Pour en revenir à Durkheim, même quand il affirme que le taux constant de suicides au cours du temps dans la même société doit être le résultat d’un penchant collectif de la société en cause et qu’il ne résulte donc pas de facteurs individuels éminemment variables comme le désespoir amoureux — ce qui est un argument très fort en faveur d’une « cause » sociale agissant de façon relativement continue —, il postule ce penchant mais il ne peut pas le décrire, le définir, le déterminer précisément. C’est d’ailleurs sur ce point qu’il sera questionné par Maurice Halbwachs dans son ouvrage subséquent, les Causes du suicide, où il envisage le rôle des « motifs et circonstances individuelles » comme une « cause » à part entière. Bien entendu, vous maîtrisez mieux que moi les outils statistiques, et les analyses de régression comme d’autres instruments permettent de mieux isoler aujourd’hui les variables déterminantes, mais, derrière l’appareillage technique (et vous savez d’ailleurs que les sociologues, dans leur majorité, maîtrisent assez mal ces instruments, comparativement à d’autres disciplines), c’est bien de variations qu’on parle en définitive.
Si donc un ministre de sinistre mémoire a pu affirmer de façon caricaturale que la sociologie « excuse » les terroristes — il aurait mieux valu qu’il dise que certains sociologues aiment trop facilement « accuser » la société de tous les maux de la terre, quitte à transformer la Société en une espèce de mana tout puissant et malfaisant, mais aussi indéterminé que ne le disait Lévi-Strauss lorsqu’il expliquait que le mana n’a guère plus de consistance que le concept de truc et ou de machin chez nous —, il est sans doute tout aussi naïf de prétendre « expliquer » le terrorisme, d’abord parce que le nombre de ces assassins est si réduit qu’il est bien difficile d’élaborer des statistiques sérieuses sur des séries aussi faibles (il faut, me semble-t-il, distinguer les quelques terroristes qui ont frappé ici et tous ceux, beaucoup plus nombreux, qui sont partis en Syrie ou ailleurs combattre au nom du djihad et dont les motivations relèvent peut-être de motivations assez banales comme le goût de l’aventure, alors que le passage à l’acte terroriste implique, je crois, une motivation supplémentaire qui devrait être étudiée en tant que telle), et surtout parce que, encore une fois, les sciences humaines expliquent des variations, pas les comportements.

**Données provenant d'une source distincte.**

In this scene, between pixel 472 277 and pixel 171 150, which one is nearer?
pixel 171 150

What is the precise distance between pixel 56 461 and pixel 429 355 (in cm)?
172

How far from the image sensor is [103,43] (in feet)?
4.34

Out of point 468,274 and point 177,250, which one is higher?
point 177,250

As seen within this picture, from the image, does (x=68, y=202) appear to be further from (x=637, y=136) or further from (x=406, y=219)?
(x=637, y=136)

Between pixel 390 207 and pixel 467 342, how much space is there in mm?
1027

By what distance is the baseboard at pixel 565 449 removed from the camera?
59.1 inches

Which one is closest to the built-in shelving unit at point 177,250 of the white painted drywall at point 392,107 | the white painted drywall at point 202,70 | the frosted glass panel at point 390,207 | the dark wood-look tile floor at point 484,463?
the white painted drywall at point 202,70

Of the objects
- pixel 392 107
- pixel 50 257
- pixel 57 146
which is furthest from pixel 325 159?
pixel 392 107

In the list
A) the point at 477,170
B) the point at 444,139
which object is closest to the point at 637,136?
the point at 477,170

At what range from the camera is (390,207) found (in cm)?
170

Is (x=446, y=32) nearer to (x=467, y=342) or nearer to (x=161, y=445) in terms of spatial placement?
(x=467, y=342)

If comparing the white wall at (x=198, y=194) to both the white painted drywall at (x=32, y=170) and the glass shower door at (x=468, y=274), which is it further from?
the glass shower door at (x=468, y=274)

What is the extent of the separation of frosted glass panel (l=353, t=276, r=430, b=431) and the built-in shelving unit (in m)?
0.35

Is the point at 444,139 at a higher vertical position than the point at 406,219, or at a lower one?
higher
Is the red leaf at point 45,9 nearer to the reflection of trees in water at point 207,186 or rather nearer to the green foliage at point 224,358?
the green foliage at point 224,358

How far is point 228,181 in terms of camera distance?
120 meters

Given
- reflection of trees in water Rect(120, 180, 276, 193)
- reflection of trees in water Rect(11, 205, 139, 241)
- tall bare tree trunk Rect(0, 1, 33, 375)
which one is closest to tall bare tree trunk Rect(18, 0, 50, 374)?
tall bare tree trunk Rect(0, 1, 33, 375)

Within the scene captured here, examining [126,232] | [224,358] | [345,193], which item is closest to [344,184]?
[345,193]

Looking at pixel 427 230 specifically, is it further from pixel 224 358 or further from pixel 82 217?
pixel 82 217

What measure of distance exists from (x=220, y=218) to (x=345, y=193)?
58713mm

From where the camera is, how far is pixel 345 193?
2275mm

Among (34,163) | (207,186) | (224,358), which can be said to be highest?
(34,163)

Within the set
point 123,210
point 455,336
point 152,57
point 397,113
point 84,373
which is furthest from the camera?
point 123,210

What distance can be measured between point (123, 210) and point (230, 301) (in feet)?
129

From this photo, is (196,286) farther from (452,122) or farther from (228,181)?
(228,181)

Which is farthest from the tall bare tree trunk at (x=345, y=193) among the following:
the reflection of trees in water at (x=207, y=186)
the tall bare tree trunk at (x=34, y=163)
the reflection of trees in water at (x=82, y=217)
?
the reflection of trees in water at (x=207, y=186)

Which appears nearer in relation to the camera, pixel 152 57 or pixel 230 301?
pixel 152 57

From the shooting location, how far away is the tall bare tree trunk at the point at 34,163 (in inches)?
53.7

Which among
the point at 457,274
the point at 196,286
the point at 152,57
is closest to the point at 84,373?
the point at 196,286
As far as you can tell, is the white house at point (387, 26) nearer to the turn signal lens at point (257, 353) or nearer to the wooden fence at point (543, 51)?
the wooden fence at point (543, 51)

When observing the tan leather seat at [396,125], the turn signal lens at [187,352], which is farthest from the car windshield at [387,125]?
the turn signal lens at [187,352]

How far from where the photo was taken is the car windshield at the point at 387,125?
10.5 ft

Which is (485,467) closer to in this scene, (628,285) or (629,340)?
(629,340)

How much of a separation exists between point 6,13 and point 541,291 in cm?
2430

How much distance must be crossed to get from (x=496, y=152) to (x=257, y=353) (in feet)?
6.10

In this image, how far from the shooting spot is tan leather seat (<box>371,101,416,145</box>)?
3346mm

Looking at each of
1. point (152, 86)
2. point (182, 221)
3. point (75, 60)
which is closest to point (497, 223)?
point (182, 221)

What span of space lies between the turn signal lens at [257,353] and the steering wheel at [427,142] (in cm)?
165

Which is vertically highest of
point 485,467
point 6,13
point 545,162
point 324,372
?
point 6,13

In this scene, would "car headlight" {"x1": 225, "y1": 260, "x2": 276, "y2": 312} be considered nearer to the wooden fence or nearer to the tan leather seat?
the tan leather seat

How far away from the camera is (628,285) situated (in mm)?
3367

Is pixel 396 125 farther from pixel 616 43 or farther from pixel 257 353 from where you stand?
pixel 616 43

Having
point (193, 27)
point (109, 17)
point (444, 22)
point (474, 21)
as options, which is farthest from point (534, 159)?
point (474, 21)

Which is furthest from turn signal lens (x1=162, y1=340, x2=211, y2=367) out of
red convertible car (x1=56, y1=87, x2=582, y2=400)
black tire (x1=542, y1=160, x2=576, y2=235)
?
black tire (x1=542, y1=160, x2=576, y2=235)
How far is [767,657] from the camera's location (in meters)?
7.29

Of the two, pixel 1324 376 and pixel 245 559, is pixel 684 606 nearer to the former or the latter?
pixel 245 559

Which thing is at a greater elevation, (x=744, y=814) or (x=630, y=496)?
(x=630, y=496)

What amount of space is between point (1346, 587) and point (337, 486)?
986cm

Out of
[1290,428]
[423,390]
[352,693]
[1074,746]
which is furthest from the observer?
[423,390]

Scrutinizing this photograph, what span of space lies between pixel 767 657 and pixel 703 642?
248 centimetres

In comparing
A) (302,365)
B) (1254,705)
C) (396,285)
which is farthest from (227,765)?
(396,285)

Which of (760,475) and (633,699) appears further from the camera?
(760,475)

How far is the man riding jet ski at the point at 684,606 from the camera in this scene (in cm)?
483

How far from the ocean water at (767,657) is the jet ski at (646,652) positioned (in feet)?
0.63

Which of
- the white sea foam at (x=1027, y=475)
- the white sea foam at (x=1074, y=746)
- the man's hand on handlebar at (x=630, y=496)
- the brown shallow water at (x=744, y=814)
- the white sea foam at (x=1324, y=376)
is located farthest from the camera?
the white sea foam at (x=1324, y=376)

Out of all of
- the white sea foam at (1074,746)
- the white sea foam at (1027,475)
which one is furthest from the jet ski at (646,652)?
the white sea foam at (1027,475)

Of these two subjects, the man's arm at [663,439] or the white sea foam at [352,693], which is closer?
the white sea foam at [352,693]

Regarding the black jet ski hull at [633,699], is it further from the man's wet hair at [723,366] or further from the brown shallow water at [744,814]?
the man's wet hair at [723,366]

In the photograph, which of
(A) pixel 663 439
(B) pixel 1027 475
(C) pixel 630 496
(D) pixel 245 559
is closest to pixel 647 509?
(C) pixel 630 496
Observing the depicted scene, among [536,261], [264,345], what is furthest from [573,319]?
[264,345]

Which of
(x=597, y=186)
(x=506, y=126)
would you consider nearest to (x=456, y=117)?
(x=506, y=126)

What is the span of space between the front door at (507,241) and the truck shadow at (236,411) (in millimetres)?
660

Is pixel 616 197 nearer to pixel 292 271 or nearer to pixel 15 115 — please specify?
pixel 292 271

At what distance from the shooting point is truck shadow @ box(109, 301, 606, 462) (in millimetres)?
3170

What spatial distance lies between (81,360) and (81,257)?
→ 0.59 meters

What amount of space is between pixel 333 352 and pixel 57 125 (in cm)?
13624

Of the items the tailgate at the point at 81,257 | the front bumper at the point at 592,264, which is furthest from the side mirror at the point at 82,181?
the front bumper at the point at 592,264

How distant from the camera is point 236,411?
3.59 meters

En l’espèce, les causes sociales habituellement mises en avant, la pauvreté, les discriminations, la relégation, n’ont vraisemblablement que peu d’influence sur les comportements : vous pouvez augmenter les minima sociaux de 10, 20 ou même 50%, vous ne diminuerez pas en conséquence le nombre d’individus décidés à mourir pour une cause qu’ils jugent sacrée !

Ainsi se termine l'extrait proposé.